- _WRITTEN PROBLEM_: Arrange the data below, from the line containing "this 640×853 image." through the line containing "peeling paint on trim [440, 3, 600, 848]", as a two-column CSV with the headers input and output. Put each text and its answer on one row, each in its own quoted field, with line breaks replaced by spaces.

- _RECORDS TO PROCESS_:
—————
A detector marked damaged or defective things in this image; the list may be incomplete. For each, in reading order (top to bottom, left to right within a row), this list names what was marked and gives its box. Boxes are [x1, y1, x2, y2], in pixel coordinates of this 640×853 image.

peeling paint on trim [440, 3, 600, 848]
—————
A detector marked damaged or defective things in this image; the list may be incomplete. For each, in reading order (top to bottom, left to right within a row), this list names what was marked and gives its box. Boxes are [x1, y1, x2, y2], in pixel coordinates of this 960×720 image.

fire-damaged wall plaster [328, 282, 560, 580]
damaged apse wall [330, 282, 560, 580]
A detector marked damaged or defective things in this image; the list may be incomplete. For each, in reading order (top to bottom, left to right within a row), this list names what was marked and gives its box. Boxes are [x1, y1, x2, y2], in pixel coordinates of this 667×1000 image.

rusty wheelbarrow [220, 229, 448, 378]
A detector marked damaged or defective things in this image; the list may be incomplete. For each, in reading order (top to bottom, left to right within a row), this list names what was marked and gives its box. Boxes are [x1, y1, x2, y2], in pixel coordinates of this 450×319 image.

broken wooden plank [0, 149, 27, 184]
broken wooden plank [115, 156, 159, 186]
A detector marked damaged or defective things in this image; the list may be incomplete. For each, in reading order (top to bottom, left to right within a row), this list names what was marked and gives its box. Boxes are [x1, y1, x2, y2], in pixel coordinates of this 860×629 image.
—————
- _RESULT_:
input,output
"A detector marked damaged or defective things in this image; the list may be incomplete. For each, in reading order (top to bottom, left to right within a row), this list names what was marked and gives its box. Boxes are [x1, y1, x2, y2], in pixel coordinates of this 640×853 image.","peeling paint on trim [440, 3, 600, 848]"